Dos dois lados do Atlântico: dicas para trabalhar as culturas africana e indígena
Conheça uma seleção de autores e histórias que vão aproximar seus alunos de duas importantes matrizes do nosso folclore: a africana e a indígena
As leis nº 10.639 e nº 11.645, que em 2003 e 2008 instituíram a obrigatoriedade do ensino da história e da cultura afro-brasileira e indígena, respectivamente, criaram um rico movimento na educação brasileira de se debruçar sobre as próprias raízes.
Na esteira da nova legislação, e do interesse crescente de professores e do público em geral, surgiram centenas de obras literárias e audiovisuais, além de estudos acadêmicos, sobre diversos aspectos dessas duas grandes vertentes formadoras do povo brasileiro.
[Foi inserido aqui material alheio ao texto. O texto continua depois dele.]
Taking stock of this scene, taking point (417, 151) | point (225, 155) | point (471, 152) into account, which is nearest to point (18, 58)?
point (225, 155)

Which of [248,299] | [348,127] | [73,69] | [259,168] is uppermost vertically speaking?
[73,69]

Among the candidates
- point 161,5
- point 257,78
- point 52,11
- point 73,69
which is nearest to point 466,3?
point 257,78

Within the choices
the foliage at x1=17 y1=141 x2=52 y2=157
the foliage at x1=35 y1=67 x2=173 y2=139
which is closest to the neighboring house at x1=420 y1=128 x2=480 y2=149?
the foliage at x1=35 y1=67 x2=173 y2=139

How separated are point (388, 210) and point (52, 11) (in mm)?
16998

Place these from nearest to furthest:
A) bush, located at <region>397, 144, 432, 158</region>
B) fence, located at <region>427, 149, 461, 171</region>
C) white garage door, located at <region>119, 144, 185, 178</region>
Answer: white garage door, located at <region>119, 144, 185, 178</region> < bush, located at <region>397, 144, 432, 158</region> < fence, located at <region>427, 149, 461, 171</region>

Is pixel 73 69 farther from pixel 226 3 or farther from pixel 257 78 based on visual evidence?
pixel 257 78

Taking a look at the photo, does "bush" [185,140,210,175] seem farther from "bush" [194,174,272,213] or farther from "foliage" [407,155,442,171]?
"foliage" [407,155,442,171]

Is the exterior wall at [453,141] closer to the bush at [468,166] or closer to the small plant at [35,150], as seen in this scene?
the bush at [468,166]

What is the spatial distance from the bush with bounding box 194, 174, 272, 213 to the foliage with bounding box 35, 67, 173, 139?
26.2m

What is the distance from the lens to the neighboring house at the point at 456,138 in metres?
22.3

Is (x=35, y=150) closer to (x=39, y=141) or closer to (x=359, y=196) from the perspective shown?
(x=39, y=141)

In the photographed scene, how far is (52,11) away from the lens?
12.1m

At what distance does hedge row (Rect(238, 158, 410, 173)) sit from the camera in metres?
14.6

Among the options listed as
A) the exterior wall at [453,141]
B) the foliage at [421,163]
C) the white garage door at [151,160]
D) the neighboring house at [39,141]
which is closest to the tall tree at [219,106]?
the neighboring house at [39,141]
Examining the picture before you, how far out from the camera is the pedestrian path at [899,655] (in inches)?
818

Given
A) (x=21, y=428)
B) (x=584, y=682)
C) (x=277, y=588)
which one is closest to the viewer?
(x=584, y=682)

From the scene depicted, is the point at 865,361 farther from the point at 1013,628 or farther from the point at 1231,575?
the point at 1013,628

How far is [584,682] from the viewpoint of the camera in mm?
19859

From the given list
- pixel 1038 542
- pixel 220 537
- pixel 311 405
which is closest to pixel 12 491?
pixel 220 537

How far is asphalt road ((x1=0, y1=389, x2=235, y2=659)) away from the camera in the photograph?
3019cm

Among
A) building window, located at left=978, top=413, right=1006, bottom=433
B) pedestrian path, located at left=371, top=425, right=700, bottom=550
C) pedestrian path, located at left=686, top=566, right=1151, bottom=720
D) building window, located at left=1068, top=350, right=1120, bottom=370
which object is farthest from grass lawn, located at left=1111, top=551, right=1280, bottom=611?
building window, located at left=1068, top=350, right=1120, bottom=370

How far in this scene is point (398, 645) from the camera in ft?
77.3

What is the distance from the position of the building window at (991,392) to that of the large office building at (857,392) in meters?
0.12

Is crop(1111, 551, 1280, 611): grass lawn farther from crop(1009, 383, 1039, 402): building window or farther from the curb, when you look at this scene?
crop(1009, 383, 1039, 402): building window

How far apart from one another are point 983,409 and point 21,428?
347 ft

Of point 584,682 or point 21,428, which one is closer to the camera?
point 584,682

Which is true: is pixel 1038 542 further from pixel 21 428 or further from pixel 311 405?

Que, por sua vez, também são multifacetadas, já que se trata de centenas de etnias diferentes; tanto dos povos trazidos da África quanto dos que já viviam aqui antes da chegada da terceira grande matriz formadora da cultura brasileira, a europeia.
Veja a seguir uma seleção de obras que trazem mitos, histórias e lendas com origem nos dois lados do Atlântico Sul: África e as terras de muitos povos indígenas que, um dia, se chamaria Brasil.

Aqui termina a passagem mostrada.